= SHORT PROBLEM =
Shorten the paragraph in the message below that begins "Obviously, we're far" while keeping its main points.
::: TEXT
Re: Pre-proposal: unicode normalized text

From: Isaac Morland <isaac(dot)morland(at)gmail(dot)com>
To: Chapman Flack <chap(at)anastigmatix(dot)net>
Cc: Robert Haas <robertmhaas(at)gmail(dot)com>, Nico Williams <nico(at)cryptonector(dot)com>, Jeff Davis <pgsql(at)j-davis(dot)com>, pgsql-hackers(at)postgresql(dot)org
Subject: Re: Pre-proposal: unicode normalized text
Date: 2023-10-04 18:14:45
Message-ID: CAMsGm5eyegAkb2Eq+8d2j+BxDnSZXH0AUciwi6rA60V_ft=1dw@mail.gmail.com
Views: Raw Message | Whole Thread | Download mbox | Resend email
Thread:
Lists: pgsql-hackers

On Wed, 4 Oct 2023 at 14:05, Chapman Flack <chap(at)anastigmatix(dot)net> wrote:

> On 2023-10-04 13:47, Robert Haas wrote:
>

> The SQL standard would have me able to:
>
> CREATE TABLE foo (
> a CHARACTER VARYING CHARACTER SET UTF8,
> b CHARACTER VARYING CHARACTER SET LATIN1
> )
>
> and so on, and write character literals like
>
> _UTF8'Hello, world!' and _LATIN1'Hello, world!'
>
> and have those columns and data types independently contain what
> they can contain, without constraints imposed by one overall
> database encoding.
>
> Obviously, we're far from being able to do that. But should it
> become desirable to get closer, would it be worthwhile to also
> try to follow how the standard would have it look?
::::::
::: RECORD EXCERPTS
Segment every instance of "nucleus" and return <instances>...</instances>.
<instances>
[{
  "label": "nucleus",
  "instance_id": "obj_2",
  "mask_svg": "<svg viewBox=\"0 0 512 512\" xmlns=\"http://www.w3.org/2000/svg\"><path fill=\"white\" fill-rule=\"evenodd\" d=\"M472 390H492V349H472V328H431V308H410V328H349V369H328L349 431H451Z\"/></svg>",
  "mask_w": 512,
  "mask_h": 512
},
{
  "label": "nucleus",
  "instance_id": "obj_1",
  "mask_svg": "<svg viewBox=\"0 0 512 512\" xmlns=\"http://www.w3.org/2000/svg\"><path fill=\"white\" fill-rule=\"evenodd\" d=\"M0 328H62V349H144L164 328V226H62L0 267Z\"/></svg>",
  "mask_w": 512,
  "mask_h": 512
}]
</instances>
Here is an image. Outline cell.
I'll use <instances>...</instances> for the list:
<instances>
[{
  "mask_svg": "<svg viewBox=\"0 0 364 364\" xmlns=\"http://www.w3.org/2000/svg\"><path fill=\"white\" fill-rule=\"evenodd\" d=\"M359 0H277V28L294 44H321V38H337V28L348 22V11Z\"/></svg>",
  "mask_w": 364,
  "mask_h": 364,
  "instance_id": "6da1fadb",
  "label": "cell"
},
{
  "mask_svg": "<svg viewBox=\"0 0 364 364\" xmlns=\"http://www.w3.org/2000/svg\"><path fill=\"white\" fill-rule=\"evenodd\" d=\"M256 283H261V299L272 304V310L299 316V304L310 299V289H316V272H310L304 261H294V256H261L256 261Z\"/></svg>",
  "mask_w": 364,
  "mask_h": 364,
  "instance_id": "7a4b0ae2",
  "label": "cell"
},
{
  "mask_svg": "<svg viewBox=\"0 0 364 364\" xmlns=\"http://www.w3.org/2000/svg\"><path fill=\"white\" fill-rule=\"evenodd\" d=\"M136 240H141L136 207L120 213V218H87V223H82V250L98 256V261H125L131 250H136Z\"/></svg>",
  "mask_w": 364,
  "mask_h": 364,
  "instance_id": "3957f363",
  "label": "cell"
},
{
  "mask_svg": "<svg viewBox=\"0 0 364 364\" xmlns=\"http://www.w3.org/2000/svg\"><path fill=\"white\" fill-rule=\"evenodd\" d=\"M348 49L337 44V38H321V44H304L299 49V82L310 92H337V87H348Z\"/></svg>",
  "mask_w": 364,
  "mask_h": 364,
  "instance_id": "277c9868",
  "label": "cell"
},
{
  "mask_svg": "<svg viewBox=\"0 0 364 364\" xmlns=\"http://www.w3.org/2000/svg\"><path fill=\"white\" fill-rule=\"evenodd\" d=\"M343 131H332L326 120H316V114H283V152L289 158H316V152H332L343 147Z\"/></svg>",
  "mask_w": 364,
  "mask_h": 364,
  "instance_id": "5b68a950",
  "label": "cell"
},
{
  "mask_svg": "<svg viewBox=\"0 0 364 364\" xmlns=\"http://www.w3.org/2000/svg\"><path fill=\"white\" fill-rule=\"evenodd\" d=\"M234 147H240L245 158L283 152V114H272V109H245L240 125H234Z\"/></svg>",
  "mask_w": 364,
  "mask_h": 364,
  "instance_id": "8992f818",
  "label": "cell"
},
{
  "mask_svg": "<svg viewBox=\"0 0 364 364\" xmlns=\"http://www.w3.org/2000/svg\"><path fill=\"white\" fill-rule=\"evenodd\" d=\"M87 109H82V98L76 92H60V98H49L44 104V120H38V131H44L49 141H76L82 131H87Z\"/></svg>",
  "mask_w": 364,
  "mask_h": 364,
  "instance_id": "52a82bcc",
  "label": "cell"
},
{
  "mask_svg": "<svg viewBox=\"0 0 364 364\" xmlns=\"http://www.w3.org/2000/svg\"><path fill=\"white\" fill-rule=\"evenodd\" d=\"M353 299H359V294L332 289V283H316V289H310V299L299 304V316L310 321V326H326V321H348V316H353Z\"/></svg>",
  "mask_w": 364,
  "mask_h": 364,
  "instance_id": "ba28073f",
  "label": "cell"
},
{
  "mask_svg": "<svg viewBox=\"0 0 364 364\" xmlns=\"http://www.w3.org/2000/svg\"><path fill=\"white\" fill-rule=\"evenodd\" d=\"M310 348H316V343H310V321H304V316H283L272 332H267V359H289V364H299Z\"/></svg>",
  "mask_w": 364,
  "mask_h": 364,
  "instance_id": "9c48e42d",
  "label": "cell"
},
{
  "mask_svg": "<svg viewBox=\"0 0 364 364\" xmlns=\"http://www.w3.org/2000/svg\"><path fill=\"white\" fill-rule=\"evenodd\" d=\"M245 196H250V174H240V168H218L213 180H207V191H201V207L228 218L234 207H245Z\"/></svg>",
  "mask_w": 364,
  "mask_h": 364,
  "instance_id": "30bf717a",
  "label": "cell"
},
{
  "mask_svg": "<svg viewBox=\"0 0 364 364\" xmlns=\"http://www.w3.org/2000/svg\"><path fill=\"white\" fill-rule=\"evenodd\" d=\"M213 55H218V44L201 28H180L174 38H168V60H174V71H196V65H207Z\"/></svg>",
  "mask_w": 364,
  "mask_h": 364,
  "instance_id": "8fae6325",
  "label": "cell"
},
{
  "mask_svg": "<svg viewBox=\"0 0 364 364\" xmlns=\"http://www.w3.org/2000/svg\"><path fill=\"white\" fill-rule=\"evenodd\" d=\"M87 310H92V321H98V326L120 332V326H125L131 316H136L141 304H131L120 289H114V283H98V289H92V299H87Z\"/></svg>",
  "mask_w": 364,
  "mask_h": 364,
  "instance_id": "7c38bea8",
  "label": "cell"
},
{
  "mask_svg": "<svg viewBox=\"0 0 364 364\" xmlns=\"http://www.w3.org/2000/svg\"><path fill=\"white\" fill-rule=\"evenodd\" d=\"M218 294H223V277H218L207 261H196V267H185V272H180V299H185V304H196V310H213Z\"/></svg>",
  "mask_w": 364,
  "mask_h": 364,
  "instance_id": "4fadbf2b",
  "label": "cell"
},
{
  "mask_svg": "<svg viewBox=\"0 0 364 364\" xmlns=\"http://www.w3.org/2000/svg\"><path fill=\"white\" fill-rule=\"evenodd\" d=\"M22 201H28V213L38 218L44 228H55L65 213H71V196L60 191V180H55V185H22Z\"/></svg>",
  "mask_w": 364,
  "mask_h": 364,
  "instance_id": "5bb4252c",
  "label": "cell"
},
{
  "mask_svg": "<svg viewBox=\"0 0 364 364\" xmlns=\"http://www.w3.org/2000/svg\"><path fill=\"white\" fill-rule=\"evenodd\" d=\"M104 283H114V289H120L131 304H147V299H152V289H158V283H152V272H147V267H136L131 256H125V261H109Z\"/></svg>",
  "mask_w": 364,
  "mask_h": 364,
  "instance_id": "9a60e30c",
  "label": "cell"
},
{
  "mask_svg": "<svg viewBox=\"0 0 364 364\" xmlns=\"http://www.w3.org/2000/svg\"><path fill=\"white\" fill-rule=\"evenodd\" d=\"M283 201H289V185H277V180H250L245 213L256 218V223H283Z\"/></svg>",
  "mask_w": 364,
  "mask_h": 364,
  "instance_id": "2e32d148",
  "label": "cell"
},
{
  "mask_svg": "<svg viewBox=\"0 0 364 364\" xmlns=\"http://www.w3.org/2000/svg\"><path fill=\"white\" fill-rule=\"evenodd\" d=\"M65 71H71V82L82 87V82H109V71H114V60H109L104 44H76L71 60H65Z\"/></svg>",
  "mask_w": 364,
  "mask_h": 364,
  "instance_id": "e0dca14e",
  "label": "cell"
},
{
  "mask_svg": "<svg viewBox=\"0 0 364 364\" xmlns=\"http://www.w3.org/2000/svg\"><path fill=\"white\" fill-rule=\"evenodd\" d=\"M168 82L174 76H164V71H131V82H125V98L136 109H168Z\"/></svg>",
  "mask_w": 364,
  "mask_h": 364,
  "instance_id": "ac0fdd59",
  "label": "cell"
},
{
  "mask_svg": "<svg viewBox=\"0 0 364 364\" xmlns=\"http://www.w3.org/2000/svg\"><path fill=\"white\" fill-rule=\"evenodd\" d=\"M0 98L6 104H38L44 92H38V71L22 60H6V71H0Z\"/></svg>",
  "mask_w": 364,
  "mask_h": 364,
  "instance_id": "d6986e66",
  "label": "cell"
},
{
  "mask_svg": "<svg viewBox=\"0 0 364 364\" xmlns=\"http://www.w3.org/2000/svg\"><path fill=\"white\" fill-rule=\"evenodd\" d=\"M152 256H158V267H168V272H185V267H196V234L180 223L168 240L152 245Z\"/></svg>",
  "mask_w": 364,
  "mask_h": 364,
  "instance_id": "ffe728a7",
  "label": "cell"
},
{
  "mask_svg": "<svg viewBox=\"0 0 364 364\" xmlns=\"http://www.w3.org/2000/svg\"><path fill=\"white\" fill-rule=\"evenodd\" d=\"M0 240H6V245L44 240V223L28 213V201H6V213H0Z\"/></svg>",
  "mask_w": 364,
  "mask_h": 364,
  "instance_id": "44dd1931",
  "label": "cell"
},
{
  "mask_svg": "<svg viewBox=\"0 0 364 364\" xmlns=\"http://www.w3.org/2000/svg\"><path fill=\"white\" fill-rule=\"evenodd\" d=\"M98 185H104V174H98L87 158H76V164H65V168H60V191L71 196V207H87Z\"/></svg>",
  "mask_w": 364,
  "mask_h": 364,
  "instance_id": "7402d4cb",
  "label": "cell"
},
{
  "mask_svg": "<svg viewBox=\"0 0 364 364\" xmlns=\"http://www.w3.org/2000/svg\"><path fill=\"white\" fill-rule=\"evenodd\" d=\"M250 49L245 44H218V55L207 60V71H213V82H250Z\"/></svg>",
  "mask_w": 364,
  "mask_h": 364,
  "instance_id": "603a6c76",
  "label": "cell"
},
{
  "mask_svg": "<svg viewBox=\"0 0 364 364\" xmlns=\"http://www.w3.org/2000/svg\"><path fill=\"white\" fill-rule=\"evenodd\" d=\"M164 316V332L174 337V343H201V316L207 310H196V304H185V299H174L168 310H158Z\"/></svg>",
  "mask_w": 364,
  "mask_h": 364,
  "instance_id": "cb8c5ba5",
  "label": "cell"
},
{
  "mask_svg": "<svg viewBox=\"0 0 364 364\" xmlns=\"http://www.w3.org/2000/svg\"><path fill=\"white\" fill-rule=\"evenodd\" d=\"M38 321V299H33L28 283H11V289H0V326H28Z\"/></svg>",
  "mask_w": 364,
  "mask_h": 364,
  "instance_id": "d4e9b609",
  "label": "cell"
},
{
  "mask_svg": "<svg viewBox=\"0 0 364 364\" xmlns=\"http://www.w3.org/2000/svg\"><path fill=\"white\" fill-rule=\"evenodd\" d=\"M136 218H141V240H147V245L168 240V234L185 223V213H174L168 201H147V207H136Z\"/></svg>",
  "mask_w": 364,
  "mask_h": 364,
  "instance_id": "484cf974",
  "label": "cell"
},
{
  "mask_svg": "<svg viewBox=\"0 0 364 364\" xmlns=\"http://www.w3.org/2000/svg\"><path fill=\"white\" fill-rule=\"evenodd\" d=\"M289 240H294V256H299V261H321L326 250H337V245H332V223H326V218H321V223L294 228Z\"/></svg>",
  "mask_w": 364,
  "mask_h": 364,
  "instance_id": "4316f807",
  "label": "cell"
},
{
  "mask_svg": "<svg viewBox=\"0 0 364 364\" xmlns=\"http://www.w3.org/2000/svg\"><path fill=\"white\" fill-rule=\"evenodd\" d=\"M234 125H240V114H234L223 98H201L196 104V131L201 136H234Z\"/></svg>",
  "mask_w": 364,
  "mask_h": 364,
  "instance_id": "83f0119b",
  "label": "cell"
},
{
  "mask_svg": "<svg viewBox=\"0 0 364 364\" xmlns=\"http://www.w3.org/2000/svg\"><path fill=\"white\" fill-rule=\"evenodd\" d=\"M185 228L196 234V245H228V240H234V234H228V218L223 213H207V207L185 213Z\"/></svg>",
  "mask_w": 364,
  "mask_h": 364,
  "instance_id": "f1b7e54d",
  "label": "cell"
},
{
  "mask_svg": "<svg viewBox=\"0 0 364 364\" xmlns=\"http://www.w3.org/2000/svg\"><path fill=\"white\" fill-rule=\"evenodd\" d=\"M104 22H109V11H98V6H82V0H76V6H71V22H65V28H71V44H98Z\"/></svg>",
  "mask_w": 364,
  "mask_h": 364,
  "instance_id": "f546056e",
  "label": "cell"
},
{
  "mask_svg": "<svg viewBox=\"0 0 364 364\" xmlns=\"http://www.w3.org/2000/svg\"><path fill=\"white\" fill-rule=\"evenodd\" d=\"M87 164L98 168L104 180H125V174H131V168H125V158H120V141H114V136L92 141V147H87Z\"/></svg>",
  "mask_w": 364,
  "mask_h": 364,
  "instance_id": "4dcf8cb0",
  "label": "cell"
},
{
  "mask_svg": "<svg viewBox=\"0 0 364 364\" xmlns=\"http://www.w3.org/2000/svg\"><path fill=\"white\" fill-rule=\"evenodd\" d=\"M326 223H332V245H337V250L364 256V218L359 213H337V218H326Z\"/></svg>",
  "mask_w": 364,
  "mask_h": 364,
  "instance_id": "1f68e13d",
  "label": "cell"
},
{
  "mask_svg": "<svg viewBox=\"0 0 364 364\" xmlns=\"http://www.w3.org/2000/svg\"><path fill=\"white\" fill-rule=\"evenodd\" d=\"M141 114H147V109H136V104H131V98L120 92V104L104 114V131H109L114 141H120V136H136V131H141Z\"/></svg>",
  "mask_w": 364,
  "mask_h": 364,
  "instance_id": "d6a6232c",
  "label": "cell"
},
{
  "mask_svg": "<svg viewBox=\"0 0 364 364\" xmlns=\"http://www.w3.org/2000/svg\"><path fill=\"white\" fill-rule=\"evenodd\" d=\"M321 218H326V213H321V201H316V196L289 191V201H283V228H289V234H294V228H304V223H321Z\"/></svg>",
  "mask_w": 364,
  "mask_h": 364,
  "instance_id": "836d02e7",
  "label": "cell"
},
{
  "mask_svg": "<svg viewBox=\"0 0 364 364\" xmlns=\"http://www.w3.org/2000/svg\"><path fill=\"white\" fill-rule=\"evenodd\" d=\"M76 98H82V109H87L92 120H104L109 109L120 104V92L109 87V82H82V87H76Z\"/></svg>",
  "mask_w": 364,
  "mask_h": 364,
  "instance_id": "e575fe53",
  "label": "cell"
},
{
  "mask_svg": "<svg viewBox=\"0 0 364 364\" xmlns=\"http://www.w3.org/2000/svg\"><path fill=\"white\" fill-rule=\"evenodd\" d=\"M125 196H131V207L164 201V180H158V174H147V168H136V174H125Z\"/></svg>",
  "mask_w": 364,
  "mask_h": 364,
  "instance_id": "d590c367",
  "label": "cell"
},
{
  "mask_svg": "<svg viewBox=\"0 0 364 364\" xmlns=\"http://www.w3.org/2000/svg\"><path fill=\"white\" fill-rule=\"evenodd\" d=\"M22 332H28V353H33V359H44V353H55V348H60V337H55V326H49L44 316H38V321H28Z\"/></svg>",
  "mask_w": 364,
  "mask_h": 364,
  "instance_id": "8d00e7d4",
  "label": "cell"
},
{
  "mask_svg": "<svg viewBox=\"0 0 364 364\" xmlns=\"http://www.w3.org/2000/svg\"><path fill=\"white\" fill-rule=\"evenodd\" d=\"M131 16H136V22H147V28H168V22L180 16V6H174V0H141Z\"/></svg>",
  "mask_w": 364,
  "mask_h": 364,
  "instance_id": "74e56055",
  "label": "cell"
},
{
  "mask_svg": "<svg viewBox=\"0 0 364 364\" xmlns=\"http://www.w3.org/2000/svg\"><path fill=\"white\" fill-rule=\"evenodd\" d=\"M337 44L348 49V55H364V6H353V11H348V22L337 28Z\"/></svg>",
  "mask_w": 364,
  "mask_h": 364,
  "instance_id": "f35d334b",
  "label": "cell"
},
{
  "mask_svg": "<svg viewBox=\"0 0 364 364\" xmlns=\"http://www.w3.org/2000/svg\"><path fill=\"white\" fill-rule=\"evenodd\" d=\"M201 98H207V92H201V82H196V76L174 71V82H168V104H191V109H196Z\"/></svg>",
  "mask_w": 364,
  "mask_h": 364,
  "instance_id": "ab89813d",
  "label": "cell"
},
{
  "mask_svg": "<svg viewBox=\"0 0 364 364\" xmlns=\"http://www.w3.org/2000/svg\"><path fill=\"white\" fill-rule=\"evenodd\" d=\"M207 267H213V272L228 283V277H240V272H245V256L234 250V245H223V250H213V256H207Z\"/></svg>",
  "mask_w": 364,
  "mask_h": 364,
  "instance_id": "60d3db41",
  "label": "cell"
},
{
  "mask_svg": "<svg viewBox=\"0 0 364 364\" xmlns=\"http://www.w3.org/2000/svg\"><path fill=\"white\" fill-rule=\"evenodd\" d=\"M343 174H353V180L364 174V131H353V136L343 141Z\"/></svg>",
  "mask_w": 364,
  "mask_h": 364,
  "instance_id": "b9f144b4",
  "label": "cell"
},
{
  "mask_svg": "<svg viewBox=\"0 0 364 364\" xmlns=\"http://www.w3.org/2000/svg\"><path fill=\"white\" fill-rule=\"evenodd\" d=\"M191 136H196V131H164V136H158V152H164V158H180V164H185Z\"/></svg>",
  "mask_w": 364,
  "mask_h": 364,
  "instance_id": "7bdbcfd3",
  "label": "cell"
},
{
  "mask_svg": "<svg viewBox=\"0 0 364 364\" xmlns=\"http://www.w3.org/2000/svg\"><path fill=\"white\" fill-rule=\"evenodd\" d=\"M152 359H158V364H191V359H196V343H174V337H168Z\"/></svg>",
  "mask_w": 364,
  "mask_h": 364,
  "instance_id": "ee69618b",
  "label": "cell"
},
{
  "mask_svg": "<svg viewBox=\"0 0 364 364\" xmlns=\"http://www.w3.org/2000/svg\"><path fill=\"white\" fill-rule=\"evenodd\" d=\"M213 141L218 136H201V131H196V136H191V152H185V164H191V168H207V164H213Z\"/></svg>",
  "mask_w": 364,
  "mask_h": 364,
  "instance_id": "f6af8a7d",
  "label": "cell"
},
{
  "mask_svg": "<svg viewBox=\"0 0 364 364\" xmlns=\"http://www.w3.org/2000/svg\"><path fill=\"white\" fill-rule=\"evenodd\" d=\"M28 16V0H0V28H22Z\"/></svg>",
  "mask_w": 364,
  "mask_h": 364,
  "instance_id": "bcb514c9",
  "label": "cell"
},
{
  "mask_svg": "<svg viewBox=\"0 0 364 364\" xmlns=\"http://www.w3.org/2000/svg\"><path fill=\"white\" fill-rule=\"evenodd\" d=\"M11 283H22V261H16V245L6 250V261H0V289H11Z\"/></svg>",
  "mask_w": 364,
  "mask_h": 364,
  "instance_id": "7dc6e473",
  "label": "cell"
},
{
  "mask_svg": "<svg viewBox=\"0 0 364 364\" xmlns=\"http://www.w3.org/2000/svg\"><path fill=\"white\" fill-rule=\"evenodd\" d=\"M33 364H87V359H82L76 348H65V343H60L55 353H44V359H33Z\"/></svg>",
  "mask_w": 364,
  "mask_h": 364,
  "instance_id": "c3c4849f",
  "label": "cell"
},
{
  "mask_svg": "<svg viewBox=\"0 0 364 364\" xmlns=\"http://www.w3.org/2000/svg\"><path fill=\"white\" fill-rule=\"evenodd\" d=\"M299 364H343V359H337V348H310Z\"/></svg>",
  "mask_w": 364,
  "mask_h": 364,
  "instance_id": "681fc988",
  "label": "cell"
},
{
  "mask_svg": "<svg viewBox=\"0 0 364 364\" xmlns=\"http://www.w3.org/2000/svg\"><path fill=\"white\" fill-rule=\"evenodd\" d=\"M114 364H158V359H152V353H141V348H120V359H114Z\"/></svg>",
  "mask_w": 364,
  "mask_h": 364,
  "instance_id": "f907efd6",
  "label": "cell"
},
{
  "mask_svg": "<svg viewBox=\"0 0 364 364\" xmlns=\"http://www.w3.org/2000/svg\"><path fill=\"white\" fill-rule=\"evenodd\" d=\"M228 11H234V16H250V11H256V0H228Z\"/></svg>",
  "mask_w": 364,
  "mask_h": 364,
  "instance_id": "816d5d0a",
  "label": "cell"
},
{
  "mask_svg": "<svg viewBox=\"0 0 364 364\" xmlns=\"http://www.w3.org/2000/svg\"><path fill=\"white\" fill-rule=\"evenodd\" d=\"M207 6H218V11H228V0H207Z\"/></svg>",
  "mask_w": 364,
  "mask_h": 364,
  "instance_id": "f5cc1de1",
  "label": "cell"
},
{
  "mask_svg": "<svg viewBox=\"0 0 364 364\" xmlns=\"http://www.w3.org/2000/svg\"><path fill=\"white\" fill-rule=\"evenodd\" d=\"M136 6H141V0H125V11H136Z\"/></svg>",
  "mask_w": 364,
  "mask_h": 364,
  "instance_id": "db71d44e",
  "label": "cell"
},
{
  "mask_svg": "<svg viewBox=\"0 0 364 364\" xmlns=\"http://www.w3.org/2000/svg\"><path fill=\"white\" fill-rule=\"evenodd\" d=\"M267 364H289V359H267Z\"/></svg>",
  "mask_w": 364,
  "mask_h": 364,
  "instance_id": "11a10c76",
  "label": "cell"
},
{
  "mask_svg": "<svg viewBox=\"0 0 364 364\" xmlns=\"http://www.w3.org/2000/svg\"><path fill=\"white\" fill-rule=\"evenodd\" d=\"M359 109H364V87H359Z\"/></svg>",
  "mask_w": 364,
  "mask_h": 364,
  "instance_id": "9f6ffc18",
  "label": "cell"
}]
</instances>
::::::
= RIGHT ANSWER =
We're far from that now, but if getting closer ever becomes desirable, should we also follow the form the standard gives it?